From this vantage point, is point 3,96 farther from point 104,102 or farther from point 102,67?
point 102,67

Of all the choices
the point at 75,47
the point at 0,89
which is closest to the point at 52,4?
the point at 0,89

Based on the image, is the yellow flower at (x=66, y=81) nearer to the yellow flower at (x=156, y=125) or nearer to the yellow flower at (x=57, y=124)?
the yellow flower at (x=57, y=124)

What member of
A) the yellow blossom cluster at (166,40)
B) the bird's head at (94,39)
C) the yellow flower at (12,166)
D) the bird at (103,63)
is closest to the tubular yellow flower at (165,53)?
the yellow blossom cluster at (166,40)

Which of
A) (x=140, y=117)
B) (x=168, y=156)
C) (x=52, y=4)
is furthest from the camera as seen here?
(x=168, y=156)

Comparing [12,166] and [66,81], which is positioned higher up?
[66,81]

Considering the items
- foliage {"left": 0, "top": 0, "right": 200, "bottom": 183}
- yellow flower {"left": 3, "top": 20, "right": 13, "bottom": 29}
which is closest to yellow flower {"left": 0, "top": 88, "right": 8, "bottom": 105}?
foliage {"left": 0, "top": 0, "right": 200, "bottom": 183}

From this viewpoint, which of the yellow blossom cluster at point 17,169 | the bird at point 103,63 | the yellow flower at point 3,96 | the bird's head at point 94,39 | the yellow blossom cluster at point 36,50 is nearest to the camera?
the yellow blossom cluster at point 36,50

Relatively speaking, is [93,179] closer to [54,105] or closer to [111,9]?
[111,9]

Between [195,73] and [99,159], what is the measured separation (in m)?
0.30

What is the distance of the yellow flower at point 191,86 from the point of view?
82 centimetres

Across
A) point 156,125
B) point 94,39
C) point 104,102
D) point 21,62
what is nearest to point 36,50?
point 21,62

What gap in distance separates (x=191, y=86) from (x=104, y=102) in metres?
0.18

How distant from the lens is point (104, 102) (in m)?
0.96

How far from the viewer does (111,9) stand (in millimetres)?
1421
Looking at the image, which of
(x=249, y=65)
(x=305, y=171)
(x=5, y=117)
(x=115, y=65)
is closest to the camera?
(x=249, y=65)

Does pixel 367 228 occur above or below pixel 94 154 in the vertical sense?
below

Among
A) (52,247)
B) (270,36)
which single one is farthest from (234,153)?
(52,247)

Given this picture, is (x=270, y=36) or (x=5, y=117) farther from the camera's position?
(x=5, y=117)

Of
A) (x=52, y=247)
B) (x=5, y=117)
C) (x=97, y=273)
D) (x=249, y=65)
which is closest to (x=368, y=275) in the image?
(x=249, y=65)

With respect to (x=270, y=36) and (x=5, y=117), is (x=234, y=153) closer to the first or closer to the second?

__Task to complete__: Copy all of the records above word for word, keeping every line in its original order.

__Written answer__:
From this vantage point, is point 3,96 farther from point 104,102 or farther from point 102,67?
point 102,67

Of all the choices
the point at 75,47
the point at 0,89
which is closest to the point at 52,4?
the point at 0,89

Based on the image, is the yellow flower at (x=66, y=81) nearer to the yellow flower at (x=156, y=125) or nearer to the yellow flower at (x=57, y=124)?
the yellow flower at (x=57, y=124)

What member of
A) the yellow blossom cluster at (166,40)
B) the bird's head at (94,39)
C) the yellow flower at (12,166)
D) the bird at (103,63)
is closest to the tubular yellow flower at (165,53)?
the yellow blossom cluster at (166,40)

Which of
A) (x=140, y=117)
B) (x=168, y=156)
C) (x=52, y=4)
is furthest from the camera as seen here?
(x=168, y=156)

Comparing [12,166] and [66,81], which is positioned higher up?
[66,81]

Considering the items
- foliage {"left": 0, "top": 0, "right": 200, "bottom": 183}
- yellow flower {"left": 3, "top": 20, "right": 13, "bottom": 29}
which is closest to yellow flower {"left": 0, "top": 88, "right": 8, "bottom": 105}?
foliage {"left": 0, "top": 0, "right": 200, "bottom": 183}

From this viewpoint, which of the yellow blossom cluster at point 17,169 | the bird at point 103,63 | the yellow flower at point 3,96 | the bird's head at point 94,39 | the yellow blossom cluster at point 36,50 is nearest to the camera?
the yellow blossom cluster at point 36,50

Relatively speaking, is [93,179] closer to [54,105] or closer to [111,9]?
[111,9]

Between [195,73] and [99,159], what is the measured separation (in m)?
0.30

What is the distance of the yellow flower at point 191,86 from the point of view?
82 centimetres

Across
A) point 156,125
B) point 94,39
C) point 104,102
D) point 21,62
what is nearest to point 36,50?
point 21,62

What gap in distance separates (x=191, y=86) from (x=104, y=102) in metres?
0.18

How distant from the lens is point (104, 102) (in m)?
0.96

How far from the viewer does (111,9) stand (in millimetres)?
1421
Looking at the image, which of
(x=249, y=65)
(x=305, y=171)
(x=5, y=117)
(x=115, y=65)
is closest to the camera?
(x=249, y=65)

Does pixel 367 228 occur above or below pixel 94 154 in the vertical sense?
below

Among
A) (52,247)
B) (270,36)
which single one is farthest from (234,153)?
(52,247)

Given this picture, is (x=270, y=36) or (x=5, y=117) farther from the camera's position?
(x=5, y=117)

Of
A) (x=52, y=247)
B) (x=5, y=117)
C) (x=97, y=273)
D) (x=249, y=65)
which is closest to (x=368, y=275) in the image?
(x=249, y=65)

With respect to (x=270, y=36) and (x=5, y=117), is (x=234, y=153) closer to the first or closer to the second?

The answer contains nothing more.